Но ловушка действует безотказно. У меня множество вопросов, которые я должен задать ей по поводу всей этой нелепой ситуации и, уж во всяком случае, по поводу моего собственного вылета, но я ни о чем не спрашиваю. Не отрывая глаз от ее прелестного личика, я протягиваю билет.
– Вы мистер Серджиус? – говорит по-английски стюардесса, и ее английский очаровывает меня неправильностью своих интонаций.
– Yes, – отвечаю я тоже почему-то по-английски.
И продолжаю уже по-французски:
– Что здесь происходит? Забастовка?
– Вы опоздали, – говорит она с улыбкой. – Остальные пассажиры уже на борту.
– Но, – говорю я в полной растерянности, – я не сумел выполнить все формальности – таможня, полиция…
– Не беспокойтесь, – отвечает она уже с иной улыбкой, которая на сей раз не имеет ничего общего с казенной, требуемой ее профессией. Улыбка теперь дружеская, почти ласковая.
У меня это вызывает шок, что оказывает анестезирующее действие.

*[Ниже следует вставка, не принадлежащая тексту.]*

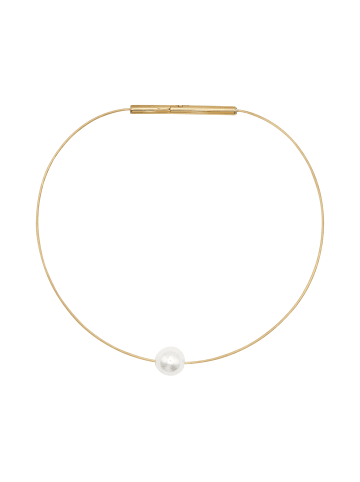 Steel_Art Perlenarmband für Damen Serelina goldfarben in goldfarben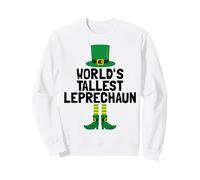 World's Tallest Leprechaun | St Patricks Day Felpa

– Вы с чемоданами! – вдруг восклицает она. – Вам следовало оставить их внизу! Здесь проходят только с ручной кладью.
– Внизу? – говорю я. – Но внизу же никого нет!
Я сам удивляюсь своему голосу, своему тону, в нем совсем не чувствуется протеста. А если какой-то протест и есть, то он настолько слаб, что уловить его невозможно.
Стюардесса смотрит на меня зелеными глазами, и ее детские губы морщатся в легкой гримасе.
– Вы в самом деле так считаете? – говорит она. – Пойдемте, спустим их снова вниз.
Она выходит из-за барьера и идет впереди меня. Теперь я вижу ее в полный рост. Она невысокая, с тонкой талией, красивой высокой грудью, длинными ногами. Я следую за ней и толкаю свою тележку.
Она нажимает на кнопку, потом на другую.
– Первая кнопка, – говорит она, – для вызова приемщика багажа.
– Но внизу же никого нет, – довольно вяло повторяю я.
Вместо ответа она дарит мне еще одну улыбку. Дверь лифта открывается, и стюардесса настойчиво и строго говорит:
– Быстрее! Пока дверь не закрылась! Втолкните в кабину тележку! Да нет же, – она хватает меня за руку, – самому входить не надо, одну тележку! При себе оставьте только сумку.
Я подчиняюсь и чувствую в горле спазм. Дверь за моими чемоданами закрывается, я слышу, как лифт снова уходит вниз.